BEGIN EXTRACT

The ‘baby blues’ is a mild depression that many women experience soon after their babies are born. These blues can be caused by hormone changes as well as by the personal challenges that a woman goes through after childbirth.
They happen most often from the third or fourth day to the first or second week after delivery.
You may have the baby blues if:
- You cry often and not always for a reason you can understand.
- You feel tired, or you don’t have the energy you need to get through the day.
- You have insomnia, which can mean you have trouble falling asleep, trouble sleeping through the night, or that you wake up too early in the morning and can’t fall back to sleep.
- You have trouble concentrating, or you often feel confused or distracted.
- You often feel irritable or angry, sometimes for no reason.
You don’t feel hungry and are losing weight too fast, or you are often hungry and are gaining weight you don’t want or don’t need.
Don’t let these blues get you down. They may last from several days to a week or more, but they almost always go away by themselves.
Be open with your partner, family and friends about your concerns.
Ask them to help you with housework or childcare until you feel better.
And most important, be realistic about motherhood: about how fast you will recover or learn mothering skills, about how much rest you need, about the support you need and deserve from others.
Understanding postnatal depression
The baby blues can be a normal experience after giving birth. But you should be aware that some women experience a deeper, more serious depression.
How is this postnatal depression different from the “blues”?
It lasts longer.
Any depression that lasts beyond 2 to 3 weeks could be postnatal depression.
It starts later. The baby blues tend to start soon after delivery. A depression that begins in the third week or later (even up to several months after birth) could be a cause for concern.
The depression is stronger. In addition to experiencing anxiety or doubt, a depressed mother may feel very alone, vulnerable, or completely overwhelmed by the experience of parenthood. She may believe that there is something truly wrong with her abilities as a mother. She may start to distance herself from her partner, family and friends.
The symptoms are more varied. The mother may experience headaches or bowel problems as well as insomnia, confusion, sadness or fear. She may even have trouble producing breast milk.
It is very important that you pay attention to your moods and emotions after you’ve had your baby. The earlier you catch postnatal depression, the easier it can be to recover.
Your baby is special
During the next twelve months, your baby will go through more developmental changes than at any other time during his life.
A good way to enjoy your baby’s uniqueness is by observing him closely.
The most important thing about observing is knowing what you’re looking for: sometimes when a mother brings her baby to the clinic, the doctor asks questions to which the mother may not know the answers. This is simply because the mother doesn’t know what behaviours to look out for.
As you read the Growing Child you will learn what to look for because it will tell you about the most important developments that will normally be taking place.
Every baby is different and each one will progress at a different rate. The more you are able to develop your own powers of observation, the more you will know about the individuality of your child.

END EXTRACT
BEGIN EXTRACTED ENTRIES

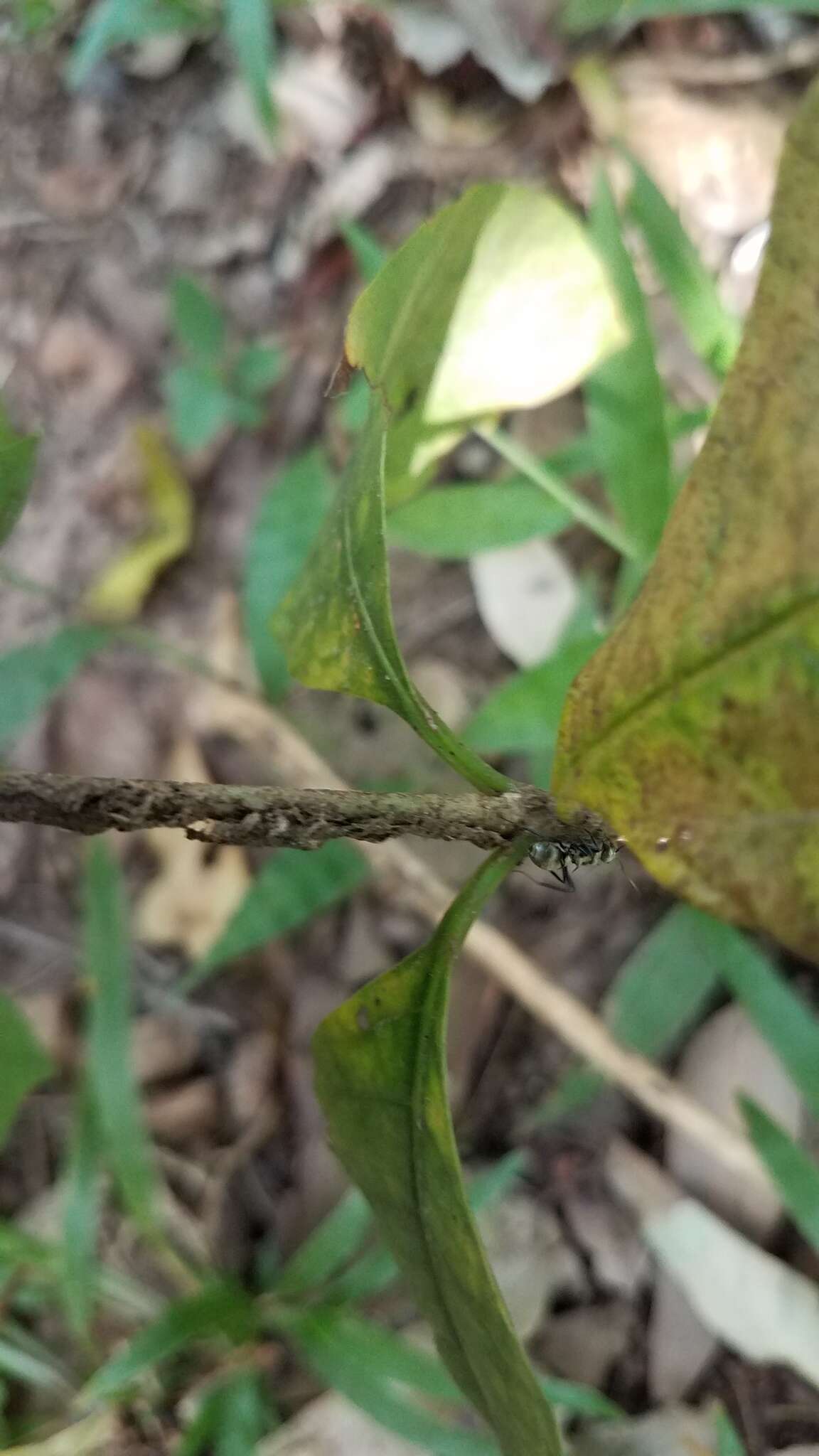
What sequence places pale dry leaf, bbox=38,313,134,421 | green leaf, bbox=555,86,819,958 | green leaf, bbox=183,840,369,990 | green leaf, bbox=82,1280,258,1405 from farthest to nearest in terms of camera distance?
pale dry leaf, bbox=38,313,134,421
green leaf, bbox=183,840,369,990
green leaf, bbox=82,1280,258,1405
green leaf, bbox=555,86,819,958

END EXTRACTED ENTRIES

EXERCISES:
**A.** In the baby blues text, a depression that lasts longer than what span of time could be postnatal depression?
**B.** Copy word for word the stretch of the baby blues text from "It lasts longer." through "producing breast milk.".
The material has no connection to the baby blues text.

TASK ANSWERS:
**A.** Any depression lasting beyond 2 to 3 weeks could be postnatal depression.

**B.**
It lasts longer.
Any depression that lasts beyond 2 to 3 weeks could be postnatal depression.
It starts later. The baby blues tend to start soon after delivery. A depression that begins in the third week or later (even up to several months after birth) could be a cause for concern.
The depression is stronger. In addition to experiencing anxiety or doubt, a depressed mother may feel very alone, vulnerable, or completely overwhelmed by the experience of parenthood. She may believe that there is something truly wrong with her abilities as a mother. She may start to distance herself from her partner, family and friends.
The symptoms are more varied. The mother may experience headaches or bowel problems as well as insomnia, confusion, sadness or fear. She may even have trouble producing breast milk.